NEFRET; birincil anlamıyla “bir kimsenin kötülüğünü, mutsuzluğunu istemeye yönelik duygu”, ikincil anlamıyla da “tiksinti” anlamındadır. Bu yönüyle olumsuz bir nitelik taşır.
Peki, insan niçin nefret eder? Başka bir deyişle, insanı nefrete yönelten etkenler nelerdir?.. 
İnsan öncelikle korktuğu şeylerden nefret eder. Çünkü korktuklarının kendine zarar vereceği kaygısındadır. Bu kaynaklı bir nefret, korkunun altında yatan nedenlerin yok edilmesiyle son bulur. Bunun yolu da korkulanla ilgili bilgiye sahip olmaktır.
İnsan kimi zaman kıskançlık duygusuyla nefrete kapılır. Bu, genellikle öz güvenden yoksun ve aşağılık duygusu içindeki kişilerde görülür. Alphonse Daudet, “Nefret zayıfın kızgınlığıdır.” derken bunu anlamak istiyor.  Kendine güvenen, kendi gücünü bilen, kendiyle barışık olan insanlar; başkalarında gördükleri olumlu özelliklerden rahatsızlık duymaz, tersine onlara imrenirler. Burada kişilik ön plana çıkmaktadır.
Nefret ön yargılardan beslenir. Bazı insanlardan nefret ederiz, çünkü onları yeterince tanımamışızdır. Haklarında sağdan soldan duyduklarımızla bilgi sahibiyizdir. Bize nasıl anlatılmışsa öyle tanırız onları. Bazen davranışlarından, bazen giyim kuşamlarından, bazen düşüncelerinden nefret ederiz. Ön yargılarımızın tutsağı olduğumuzdan özgür düşünemeyiz. 
Nefret hoşgörüsüzlerin silahıdır. Hoşgörüden yoksun kişiler kendi gibi olmayanlardan rahatsız olurlar. Çünkü onlar için varsa yoksa kendileridir. Çevrelerinde her kim varsa kendi düşünce, tutum ve davranışlarına uygun olsun isterler.

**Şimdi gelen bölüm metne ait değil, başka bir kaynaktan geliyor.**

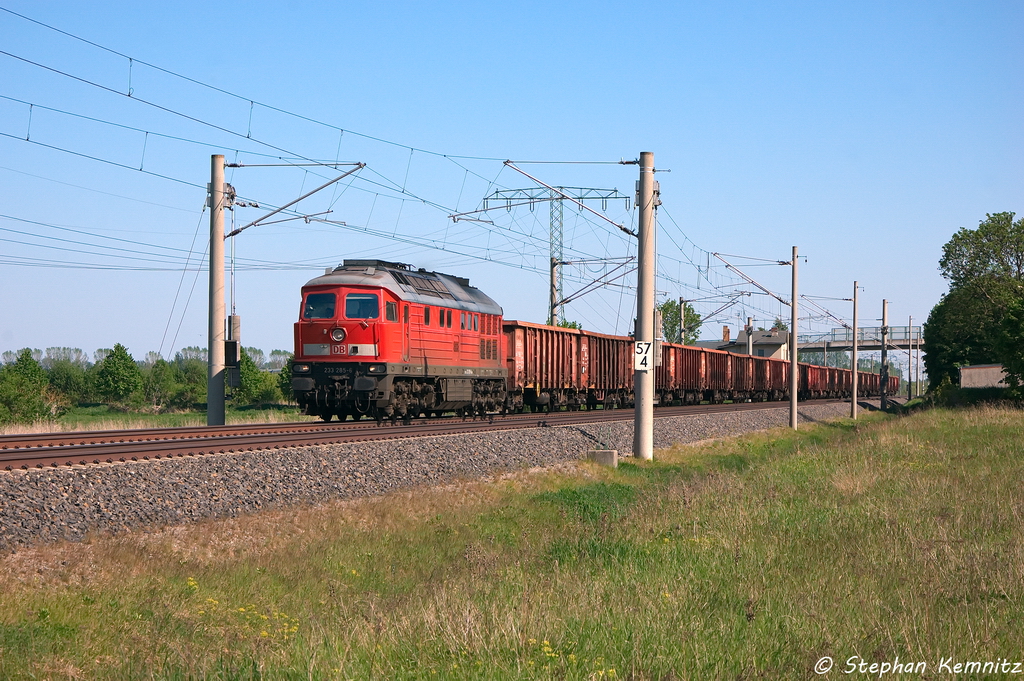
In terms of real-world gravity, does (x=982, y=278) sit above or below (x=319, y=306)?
above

Nefreti besleyen etkenlerden bir başkası; eşitsizlik, hak, hukuk ve adaletten yoksunluktur. Toplumda kendini ezilmiş, horlanmış, aşağılanmış, ötekileştirilmiş, hakları çiğnenmiş, adaletsizliğe uğramış, yoksulluk sarmalında bunalmış görenler, buna neden olanlardan nefret ederler. Bundan kurtulmanın yolu açıktır: Hakça paylaşımı ve sosyal adaleti sağlamak.
Nefret ruhun körlüğüdür. Katılaşmış ruhları her tür insancıl duyguya kapalıdır. Nefret duygusuyla yaşayanlar bu nedenle acımasızdırlar. Vurup kırmaktan, yakıp yıkmaktan inanılmaz bir zevk alırlar. Tüm bunlar, hastalıklı ruhlarının dışa yansımasıdır.
Nefreti yok edebilecek en önemli duygu sevgidir. Gandhi’nin dediği gibi, “Nefretin üstesinden yalnızca sevgiyle gelebilirsiniz.” Çünkü sevgi, soylu bir duygudur ve ruh temizliğinin en etkin ilacıdır. Sevgi sayesinde tüm kötü duyguların kökü kazınabilir. 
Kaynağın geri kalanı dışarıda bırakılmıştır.